Other voices have come from the left. The libertarian Cato Institute argues that Attenborough is wrong about capitalism and profit, pointing out that communist states were also environmentally destructive and that capitalism provides incentives to economise and innovate, ultimately leading to greater environmental consciousness and resources for protection. The blog Democratista has critiqued his focus on overpopulation, arguing it distracts from the destructive nature of capitalism and that his views can propagate racist solutions. In an open letter, activist Chelsea Webster suggested that Attenborough, as a wealthy individual, benefits from and upholds the capitalist system, and that focusing on overpopulation distracts from systemic issues of capitalism and wealth disparity.

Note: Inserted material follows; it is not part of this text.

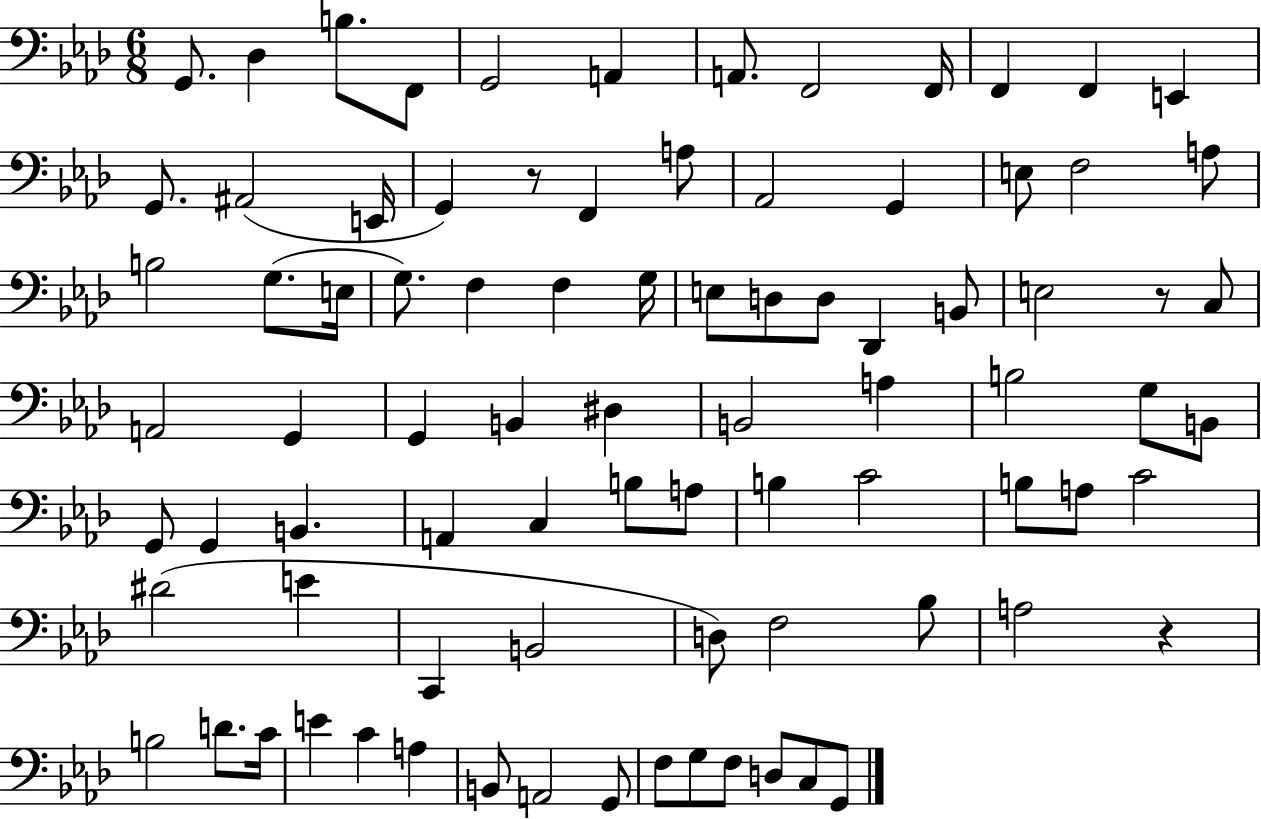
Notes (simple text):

G2/e. Db3/q B3/e. F2/e G2/h A2/q A2/e. F2/h F2/s F2/q F2/q E2/q G2/e. A#2/h E2/s G2/q R/e F2/q A3/e Ab2/h G2/q E3/e F3/h A3/e B3/h G3/e. E3/s G3/e. F3/q F3/q G3/s E3/e D3/e D3/e Db2/q B2/e E3/h R/e C3/e A2/h G2/q G2/q B2/q D#3/q B2/h A3/q B3/h G3/e B2/e G2/e G2/q B2/q. A2/q C3/q B3/e A3/e B3/q C4/h B3/e A3/e C4/h D#4/h E4/q C2/q B2/h D3/e F3/h Bb3/e A3/h R/q B3/h D4/e. C4/s E4/q C4/q A3/q B2/e A2/h G2/e F3/e G3/e F3/e D3/e C3/e G2/e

Attenborough himself has not shied from confronting uncomfortable truths. He has blessed the Earthshot Prize, launched by Prince William, a venture that seeks to incentivise environmental solutions. But his own analysis remains radically systemic. He has repeatedly argued that individual lifestyle changes are insufficient without structural economic and political reform. The difficulty is that his broad, inoffensive appeal may, in fact, be more hindrance than help, allowing the powerful to feign concern for the planet while shirking the tough and bloody compromises required to secure it.
Yet it is precisely his popularity that gives him a platform others lack. He has long been cited in polls as the most trusted man in the country. The question, as he enters his 11th decade, is whether that trust can be translated into the kind of action he has called for — or whether the applause and fanfares that follow him everywhere will continue to drown out what he actually says.